Does he have a hotel stay now and then?
The answer is no.
It may have almost broken him on occasion, but Richie has spent December and January – while most had shelter from the red and and amber weather warnings of wind, ice and snow – on the streets of the UK.
He has been told to go back to his own country (he’s from Edinburgh), been urinated next to, threatened with a glass bottle, told to start paying taxes.
Sleeping on the streets is hard
Thankfully none of these things happened on our watch in Dundee but no matter where he goes, he feels humiliated and unseen, every day for two months as he begs for money to survive.
And every night he has bedded down in his sleeping bag in the shelter of a doorway or hidden alcove, too scared at times to move because he’s so cold and sore.
He has spent Christmas and his birthday on the streets, alone, at times has wondered what the heck he’s doing.
Then he remembers the heroin addicts who he met in his charity’s soup kitchens, who are now in recovery and volunteering to help others.
He remembers the flat he’s renovating in Edinburgh, funded in part by his last fundraiser on the streets a couple of years ago, to help people who – like him, although he was never homeless – want to get better and fight addiction.

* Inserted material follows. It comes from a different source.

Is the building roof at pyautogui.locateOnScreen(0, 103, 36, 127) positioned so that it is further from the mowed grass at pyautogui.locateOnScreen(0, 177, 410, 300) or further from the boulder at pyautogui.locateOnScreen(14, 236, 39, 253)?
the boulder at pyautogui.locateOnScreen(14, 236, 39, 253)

People who, like him, thought the only way out at times was ending their life – to give hope.
Along the way, he’s posted on Facebook Live and referred people he’s met to his charity – and bought clothes or food to help those who need it urgently.
To anyone who’s offered him a hotel for the night, he’s asked them to donate instead to his Just Giving page.
He’s inspired others to raise money too – with the likes of the High School of Dundee raising more than £7,000 so far for his charity, with Richie meeting the 70 pupils camping out overnight for the cause.
Let’s show Richie how warm Dundee is
In Inverness, word spread through social and mainstream media quickly that Richie, 40, had chosen to come all the way up to their city and he was treated like a hero.
In Dundee, he has been shown the kindness of amazing souls like Barbara and Kirsty at Parish Nursing Steeple Church, Mike at Eagles Wings Trust and all their volunteers, many of whom once were homeless or in the depths of addiction, or both.
They give the companionship, advice and food that can be a lifeline.
It was a revelation to see what goes on to help others in our city.
On Saturday, Richie completes his task. I feel humbled to have spent a day with him and that he chose our city as his final hurdle.
If you see him on Reform Street or around our city centre, what would make all the difference – what he says has sometimes gets him through the day – is a smile, an acknowledgement he’s real and seen.
Let’s show him how warm our city is.
Let’s treat him like the very special person he is.
As I bid him good night on Monday, Richie said: “You know Martel if someone offered me – myself – £200,000 to do this for eight weeks I’d say no.
“It’s been hell. But I’m not doing it for me. That’s the thing that keeps me going.”